Shutterstock, another major player in the stock images space, is especially focused on its tagging process. Meghan Schoen, chief product officer at Shutterstock, tells The Drum: “Our global contributors play a large role in ensuring our search function is diverse and inclusive. When they upload content to our platform, they are responsible for tagging their own keywords and search terms. They bring diversity to our content from the way they look at the world, their cultures, language and background. A big focus for us is to educate these contributors on the value of inclusive language. Educating people helps us to educate our artificial intelligence (AI) tools and bridge the gap between technology and creativity.” She explains that, more broadly, the company is “constantly reviewing and updating our AI search function to ensure we combat any historic offensive terms and potential biases that may be built into the platform.”

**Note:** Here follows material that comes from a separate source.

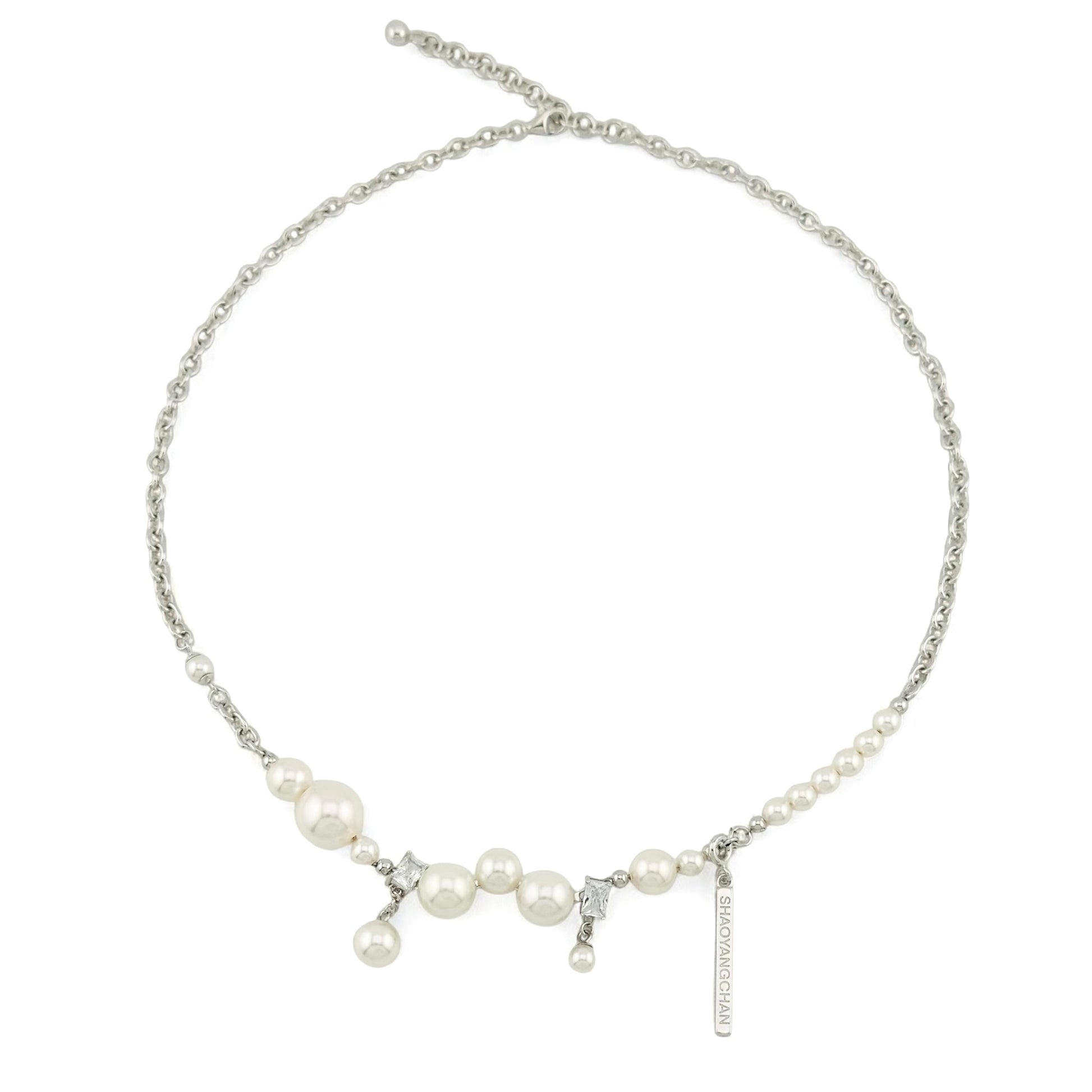 Close-up of SHAOYANGCHAN silver necklace with cultured pearl – minimalist design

Moving beyond representation
As far as Getty is concerned, the company’s head of data science Andrea Gagliano admits that, as with other image search engines, when a user searches for and downloads images that reinforce existing stereotypes on Getty or iStock, that data is aggregated and used to inform search results for many users. And though it’s “a technically hard challenge” to disrupt these patterns to combat bias, Gagliano says the company feels “a responsibility” to create change.
How the company goes about catalyzing change, however, varies based on a number of factors including the needs, culture and history of different regions. “We really need to be considerate of [perspectives] within our society and across the world ... within different regions. Our search results are always changing every single day and they’re different for each region, so based off of both historical patterns in any given day, as well as new and incoming content that we need to expose, these initiatives are really customer-driven. We use customer research to inform what we do and use our local offices globally to really understand what that community and region really needs when we’re talking about diversity and inclusion in our search results.”

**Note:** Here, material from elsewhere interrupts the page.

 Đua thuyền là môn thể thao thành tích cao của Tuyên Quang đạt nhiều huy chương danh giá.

Ultimately, all the effort, Norman argues, only propels lasting positive changes if marketers and media organizations move beyond representation and seek to deepen their understanding of diverse and underrepresented populations – and include and uplift them. “If we’re only looking at representation or diversity in isolation, we’re missing such a large part of the picture. What’s amazing about having a diverse representation of races or ethnicities, gender identities, sexual orientations, ages, bodies, abilities, religions and so much more is that it creates a beautiful mosaic of differences worth celebrating,” she says.

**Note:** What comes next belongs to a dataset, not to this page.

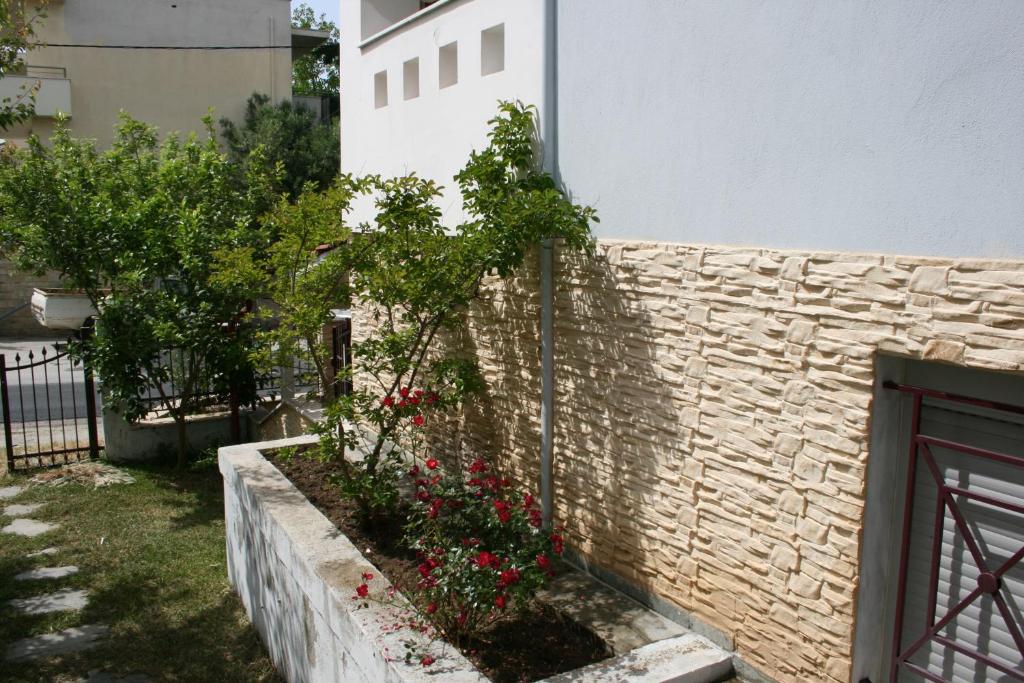 Vonkajšia záhrada v ubytovaní Stella Maisonette Hanioti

Unfortunately, she says, many brands are still “slotting underrepresented people or communities into their work without recognizing – let alone amplifying – these differences or the nuances that make each aspect of identity unique.” This approach can result in furthering stereotypes and tokenization. “Where we want to get to instead is true inclusion,” she says. “We must create space for people to show up in their truths, whatever that might look like, and leave our assumptions about what is ‘aspirational’ or ‘appeals to the masses’ at the door. The world is clamoring for that specificity ... and as an industry we need to show up and do our part to make that happen.”